Paper help Finance Order answer: I need solution without excel. I need you to solve them manually, I need to do them in MS WORD, s…

Finance

Order answer: I need solution without excel. I need you to solve them manually, I need to do them in MS WORD, s…

I need solution without excel. I need you to solve them
manually, I need to do them in MS WORD, so please don’t use
excel I need help in Finance. the case study started here that
Shiner Threads Limited (STL) is in the business of textile and is a
renowned supplier of toddler and teens outfits in the industry. The
company is equipped with hi-tech machinery and is recognized for
its unique designs. Due to its key investment in technology and
human capital, company’s financials of last five years depict a
continuous increasing trend in sales and profits at the rates of
30% and 35% respectively. Company’s management is now planning to
expand its business operations, for which, Research and Development
(R&D) department of STL has proposed following three Mutually
Exclusive projects based on their market surveys: (It is notable that feasibility report
of each project is based on the estimates of six years). The first project proposed by R&D
is to open company’s own Clothing Stores. Estimates presented in
the feasibility report tell that this project requires an
investment of Rs. 1,950,000. This will generate after tax cash
inflows of Rs. 400,000 each in the first and second years, Rs.
600,000 each in 3rd , 4th & 5th years while Rs. 900,000 in 6th
year. Other information which has been provided in the report is as
follow: The second project proposed by R&D
is to open Consultancy Centers. These centers will aim to provide
consultancy services to other factories of the industry and to its
buyers regarding their real- life problems of doing business. This
project requires an initial cost of Rs. 900,000 while it will
generate after tax cash inflows of Rs. 300,000 each in first five
years and Rs. 500,000 in 6th year.
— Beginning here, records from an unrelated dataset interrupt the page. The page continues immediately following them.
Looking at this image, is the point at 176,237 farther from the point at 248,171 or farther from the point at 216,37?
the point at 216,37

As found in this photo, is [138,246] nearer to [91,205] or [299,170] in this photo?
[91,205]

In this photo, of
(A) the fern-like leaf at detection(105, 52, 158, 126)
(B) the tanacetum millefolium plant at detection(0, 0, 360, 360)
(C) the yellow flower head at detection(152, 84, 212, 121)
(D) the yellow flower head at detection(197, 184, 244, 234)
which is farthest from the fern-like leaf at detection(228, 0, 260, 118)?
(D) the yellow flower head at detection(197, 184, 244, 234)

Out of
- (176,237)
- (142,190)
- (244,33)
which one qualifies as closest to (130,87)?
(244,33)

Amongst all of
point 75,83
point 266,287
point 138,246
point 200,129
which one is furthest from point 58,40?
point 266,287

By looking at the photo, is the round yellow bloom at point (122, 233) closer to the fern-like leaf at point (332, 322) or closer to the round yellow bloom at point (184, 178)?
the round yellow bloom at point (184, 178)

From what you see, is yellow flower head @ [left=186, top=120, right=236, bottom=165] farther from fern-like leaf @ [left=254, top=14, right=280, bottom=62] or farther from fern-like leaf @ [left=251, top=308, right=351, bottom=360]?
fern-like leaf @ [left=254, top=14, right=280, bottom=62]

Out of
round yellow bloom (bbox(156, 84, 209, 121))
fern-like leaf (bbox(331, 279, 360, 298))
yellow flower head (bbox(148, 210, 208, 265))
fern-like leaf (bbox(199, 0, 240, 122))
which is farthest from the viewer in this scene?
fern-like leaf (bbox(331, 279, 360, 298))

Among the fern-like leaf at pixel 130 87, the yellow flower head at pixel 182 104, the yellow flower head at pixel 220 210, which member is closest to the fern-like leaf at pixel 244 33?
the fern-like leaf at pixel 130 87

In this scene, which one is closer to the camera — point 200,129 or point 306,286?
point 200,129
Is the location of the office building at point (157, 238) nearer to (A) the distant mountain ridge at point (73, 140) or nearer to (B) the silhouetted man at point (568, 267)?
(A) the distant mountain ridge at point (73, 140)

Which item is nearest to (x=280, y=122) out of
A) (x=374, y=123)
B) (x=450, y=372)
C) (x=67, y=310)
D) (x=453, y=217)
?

The required rate of return for
the project is 28%. However, the feasibility report for this
project is not very much comprehensive as it is providing
information only about capital budgeting measure of IRR which is
approximately 26.7%. The third project proposed by R&D
is to open Skill Development Cells. The aim of these development
cells will be to launch different professional training courses in
the market. The initial investment required for this project is Rs.
1,270,000. This project also requires net working capital of Rs.
180,000 at the start of the project which will be recovered at the
end of 6th year. After tax cash inflows estimated to be generated
from this project are as follows: It
can be observed that the feasibility report of is providing values against all capital budgeting
measures except IRR. So, you are required to determine the
approximate value of IRR to complete the report. (5 Marks) Although the information provided in feasibility report of is missing for most of the capital
budgeting measures, however, you are required to determine only the
values of NPV & Profitability Index (PI) for this project. (5
Marks) Determine the missing values of NPV and Payback period for to complete its feasibility report. (8
Marks) After finding out all the required values of each project, analyze
which of the projects should be selected by STL and why? (2
Marks)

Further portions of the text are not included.